Author: Raidell Avello Martínez – Translation: Erika-Lucia Gonzalez-Carrion
In the field of scientific research a historical transformation is happening. The impulse of open science, linked to the advancement of ICT, and the large increase in the volume of data are invariant elements to plan, execute and communicate the results of research. Research data management emerges as a new element of scientific communication that affects researchers, instances of publication, indexation and evaluation of science. In this environment, the analysis of large volumes of data (bigdata) and its value is larger than ever before and continues to increase.
In particular, in scientific research, there are different types of data, classified according to the methodology applied to obtain them. Among the main types are observational ones, which correspond to historical records (they can only be obtained at a unique time and place); the experimental data, that is, those generated with the application of different types of experiments; there are also computational data, which may include input data or application activity logs; in the same way, as well as simulation data, generated from test models. These datasets, more and more frequently, are published in data repositories designed for this purpose in order to be accessed and in turn cited.
Although this practice is not yet widespread, it is an international need that public funding agencies, universities, foundations, regular publications, etc., offer these storage services and require researchers to publish them. Above all, insist that researchers, together with their published electronic documents, provide links to their datasets. Likewise, make researchers see the value of the data and its potential for the recognition of their work, both in their professional circles, and for the increase in the citation that their search and reuse can generate.
Given the importance that the publication of the data has gained, the main publishers such as Elsevier, Springer, etc., as well as institutions and universities, have created this new service, with levels of organization by subjects, descriptors and metadata that allow indexing and efficient search. Just to mention some of the most popular are: Harvard Dataverse, Open Science Framework and Mendeley Data
Recently, the journal Nature published a fairly comprehensive list of recommended data repositories “Recommended Data Repositories”, organized by areas of science, which can be very useful to researchers.
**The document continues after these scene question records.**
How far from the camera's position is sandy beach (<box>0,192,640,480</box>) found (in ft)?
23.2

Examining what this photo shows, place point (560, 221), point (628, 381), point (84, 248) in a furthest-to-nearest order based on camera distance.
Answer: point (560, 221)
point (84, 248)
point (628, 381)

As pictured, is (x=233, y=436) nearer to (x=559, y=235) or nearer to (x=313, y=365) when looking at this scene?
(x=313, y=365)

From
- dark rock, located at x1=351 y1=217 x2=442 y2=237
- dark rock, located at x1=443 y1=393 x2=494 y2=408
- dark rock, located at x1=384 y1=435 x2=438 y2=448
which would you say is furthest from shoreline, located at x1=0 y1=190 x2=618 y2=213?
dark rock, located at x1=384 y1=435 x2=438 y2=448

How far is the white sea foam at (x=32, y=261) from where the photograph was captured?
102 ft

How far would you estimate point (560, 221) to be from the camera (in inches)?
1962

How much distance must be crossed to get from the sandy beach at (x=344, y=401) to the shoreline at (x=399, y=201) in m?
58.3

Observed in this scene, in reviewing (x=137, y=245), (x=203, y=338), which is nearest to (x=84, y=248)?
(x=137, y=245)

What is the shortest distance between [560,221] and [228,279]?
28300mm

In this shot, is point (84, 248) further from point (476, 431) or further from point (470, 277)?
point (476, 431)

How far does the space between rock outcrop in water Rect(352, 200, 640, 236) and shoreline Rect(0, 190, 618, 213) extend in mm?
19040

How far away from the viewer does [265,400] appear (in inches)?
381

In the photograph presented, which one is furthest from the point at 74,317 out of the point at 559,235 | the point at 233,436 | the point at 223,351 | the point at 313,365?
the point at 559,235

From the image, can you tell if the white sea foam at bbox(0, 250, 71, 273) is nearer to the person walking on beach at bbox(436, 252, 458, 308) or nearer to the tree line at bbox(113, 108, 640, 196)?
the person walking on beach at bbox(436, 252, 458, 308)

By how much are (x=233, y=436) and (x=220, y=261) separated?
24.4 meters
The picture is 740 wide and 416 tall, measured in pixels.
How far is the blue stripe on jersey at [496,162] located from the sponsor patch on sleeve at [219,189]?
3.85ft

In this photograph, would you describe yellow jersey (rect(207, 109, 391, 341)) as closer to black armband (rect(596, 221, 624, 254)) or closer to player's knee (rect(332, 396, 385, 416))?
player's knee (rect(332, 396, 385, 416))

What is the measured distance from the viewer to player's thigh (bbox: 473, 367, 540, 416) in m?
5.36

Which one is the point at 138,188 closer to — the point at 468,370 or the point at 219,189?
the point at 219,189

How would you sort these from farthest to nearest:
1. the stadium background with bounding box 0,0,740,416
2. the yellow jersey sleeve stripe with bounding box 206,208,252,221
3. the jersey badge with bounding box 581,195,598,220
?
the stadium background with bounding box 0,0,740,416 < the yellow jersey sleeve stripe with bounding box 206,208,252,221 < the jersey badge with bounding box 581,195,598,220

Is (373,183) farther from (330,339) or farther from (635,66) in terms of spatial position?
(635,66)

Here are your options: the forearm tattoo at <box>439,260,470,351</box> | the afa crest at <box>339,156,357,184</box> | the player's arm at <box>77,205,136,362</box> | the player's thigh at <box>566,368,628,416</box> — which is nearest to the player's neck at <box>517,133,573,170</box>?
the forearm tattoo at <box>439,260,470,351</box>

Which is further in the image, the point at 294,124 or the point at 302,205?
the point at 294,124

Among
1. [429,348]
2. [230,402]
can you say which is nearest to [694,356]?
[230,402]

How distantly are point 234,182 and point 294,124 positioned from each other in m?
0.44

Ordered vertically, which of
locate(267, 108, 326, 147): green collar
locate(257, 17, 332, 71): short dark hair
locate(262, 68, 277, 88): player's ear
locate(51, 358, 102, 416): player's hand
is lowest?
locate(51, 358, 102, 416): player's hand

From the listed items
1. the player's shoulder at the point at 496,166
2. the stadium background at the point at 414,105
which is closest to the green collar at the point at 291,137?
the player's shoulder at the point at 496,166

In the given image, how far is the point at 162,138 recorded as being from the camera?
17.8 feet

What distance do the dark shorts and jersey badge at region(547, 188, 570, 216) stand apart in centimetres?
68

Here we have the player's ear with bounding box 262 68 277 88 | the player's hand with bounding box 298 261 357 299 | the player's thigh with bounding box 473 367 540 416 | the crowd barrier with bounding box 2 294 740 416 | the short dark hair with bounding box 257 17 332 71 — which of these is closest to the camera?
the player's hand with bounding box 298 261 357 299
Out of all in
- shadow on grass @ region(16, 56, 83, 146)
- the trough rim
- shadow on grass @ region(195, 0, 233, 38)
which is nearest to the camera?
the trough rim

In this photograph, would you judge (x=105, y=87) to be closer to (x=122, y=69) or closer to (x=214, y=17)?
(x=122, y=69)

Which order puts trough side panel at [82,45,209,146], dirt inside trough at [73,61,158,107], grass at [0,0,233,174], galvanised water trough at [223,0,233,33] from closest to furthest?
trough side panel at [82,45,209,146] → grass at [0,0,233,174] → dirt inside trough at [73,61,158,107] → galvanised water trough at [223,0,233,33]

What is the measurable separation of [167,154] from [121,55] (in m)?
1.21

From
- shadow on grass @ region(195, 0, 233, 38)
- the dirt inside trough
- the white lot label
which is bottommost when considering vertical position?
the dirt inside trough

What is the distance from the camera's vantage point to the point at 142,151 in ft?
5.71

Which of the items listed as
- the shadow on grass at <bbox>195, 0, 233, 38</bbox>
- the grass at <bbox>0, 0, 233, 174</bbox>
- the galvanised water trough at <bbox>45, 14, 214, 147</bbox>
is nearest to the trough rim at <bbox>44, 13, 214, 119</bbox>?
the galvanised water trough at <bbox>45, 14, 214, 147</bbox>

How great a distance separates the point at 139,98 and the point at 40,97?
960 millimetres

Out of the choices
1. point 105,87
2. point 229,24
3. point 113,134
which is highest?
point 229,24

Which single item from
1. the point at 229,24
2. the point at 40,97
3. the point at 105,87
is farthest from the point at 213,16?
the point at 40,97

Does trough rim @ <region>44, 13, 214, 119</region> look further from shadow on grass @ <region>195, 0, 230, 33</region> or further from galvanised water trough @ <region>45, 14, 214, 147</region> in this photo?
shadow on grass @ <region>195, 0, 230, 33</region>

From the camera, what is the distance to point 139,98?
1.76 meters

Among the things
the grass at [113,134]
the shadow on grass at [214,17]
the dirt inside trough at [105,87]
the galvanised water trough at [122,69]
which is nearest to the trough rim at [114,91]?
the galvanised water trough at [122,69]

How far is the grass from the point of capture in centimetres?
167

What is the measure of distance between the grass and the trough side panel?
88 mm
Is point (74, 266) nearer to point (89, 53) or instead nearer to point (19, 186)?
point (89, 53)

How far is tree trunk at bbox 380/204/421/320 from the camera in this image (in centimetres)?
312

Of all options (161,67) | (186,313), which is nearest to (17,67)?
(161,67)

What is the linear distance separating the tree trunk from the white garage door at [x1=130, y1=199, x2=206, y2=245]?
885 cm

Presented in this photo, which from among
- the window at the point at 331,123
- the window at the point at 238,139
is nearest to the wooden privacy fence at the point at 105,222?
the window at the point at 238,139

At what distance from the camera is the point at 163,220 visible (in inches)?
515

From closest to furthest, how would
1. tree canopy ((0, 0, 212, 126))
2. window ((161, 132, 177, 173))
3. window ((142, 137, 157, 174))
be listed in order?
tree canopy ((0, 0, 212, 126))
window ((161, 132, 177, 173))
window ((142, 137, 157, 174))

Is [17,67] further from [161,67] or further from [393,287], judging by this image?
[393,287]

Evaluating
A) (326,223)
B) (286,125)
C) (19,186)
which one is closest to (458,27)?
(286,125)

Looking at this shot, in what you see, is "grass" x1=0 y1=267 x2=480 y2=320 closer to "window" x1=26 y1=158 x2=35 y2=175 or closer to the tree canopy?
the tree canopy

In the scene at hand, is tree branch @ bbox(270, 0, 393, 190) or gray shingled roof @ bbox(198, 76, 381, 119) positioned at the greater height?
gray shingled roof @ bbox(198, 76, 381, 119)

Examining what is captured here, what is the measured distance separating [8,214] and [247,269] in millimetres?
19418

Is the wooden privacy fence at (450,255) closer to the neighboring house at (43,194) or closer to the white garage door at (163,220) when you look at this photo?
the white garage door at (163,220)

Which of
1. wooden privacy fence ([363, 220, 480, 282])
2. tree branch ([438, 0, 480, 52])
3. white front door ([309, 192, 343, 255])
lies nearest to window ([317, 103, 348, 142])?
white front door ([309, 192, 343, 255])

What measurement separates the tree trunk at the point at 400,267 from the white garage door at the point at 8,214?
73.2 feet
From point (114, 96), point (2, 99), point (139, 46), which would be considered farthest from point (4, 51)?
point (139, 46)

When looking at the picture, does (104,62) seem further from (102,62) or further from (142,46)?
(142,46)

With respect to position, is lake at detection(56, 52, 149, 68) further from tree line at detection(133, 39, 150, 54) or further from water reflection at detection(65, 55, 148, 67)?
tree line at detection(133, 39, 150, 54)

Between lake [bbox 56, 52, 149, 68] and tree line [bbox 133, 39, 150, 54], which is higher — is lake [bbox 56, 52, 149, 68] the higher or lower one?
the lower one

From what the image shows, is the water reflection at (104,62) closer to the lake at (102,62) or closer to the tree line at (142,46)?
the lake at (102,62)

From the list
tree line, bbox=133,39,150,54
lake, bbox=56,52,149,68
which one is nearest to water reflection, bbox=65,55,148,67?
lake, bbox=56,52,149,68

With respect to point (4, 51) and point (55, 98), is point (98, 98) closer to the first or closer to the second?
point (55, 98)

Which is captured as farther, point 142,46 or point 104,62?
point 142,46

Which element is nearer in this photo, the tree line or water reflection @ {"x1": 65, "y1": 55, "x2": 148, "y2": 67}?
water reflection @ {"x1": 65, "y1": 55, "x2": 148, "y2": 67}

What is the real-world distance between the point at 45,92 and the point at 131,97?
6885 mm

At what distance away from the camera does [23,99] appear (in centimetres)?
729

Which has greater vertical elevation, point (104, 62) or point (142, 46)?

Similarly, specialized search engines have proliferated datasets, which allow the search and recovery of datasets associated with scientific research. Here are 2 interesting initiatives:
Data Search from Google
Google Dataset Search (https://toolbox.google.com/datasetsearch), allows users to search for datasets stored on the Internet by keywords. This tool displays information about data sets hosted in thousands of Internet repositories; In this way, any user can access them and take advantage of the information they contain.
This project will also have other advantages, as it will allow a) to create a data exchange ecosystem that will encourage data publishers to follow recommended practices for storing and publishing data, and b) offer scientists a way to show the impact of their work through the citations of the data sets they have produced.
DataSearch de Elsevier
DataSearch (https://datasearch.elsevier.com/) is an Elsevier search engine, associated with Scopus, dedicated to primary research data. It is the first search engine that can search not only in the description or metadata of the articles, but also in the data itself. It is also possible to preview the data directly from the search results, as well as download the complete data set. The new collaboration with DataSearch means that when you run a search in Scopus, the same search will run simultaneously in DataSearch. If data results are found, you will find a link (which lists the number of results found) on the Scopus search results page.
In addition, in this own site, Elsevier proposes 10 aspects or steps (recommendations) to take into account for the effective management of the data and its life cycle, these are:
As conclusions, open science data is a type of open data focused on the publication of observations and results of the application of scientific methods and scientific activities available for anyone to analyze and reuse. One of the main objectives of the availability of open data in science is to allow transparency and verification of scientific claims, by allowing others to see the reproducibility of the results, and allowing data from many sources to be integrated to provide new knowledge. That is why today this practice should be part of the scientific research process.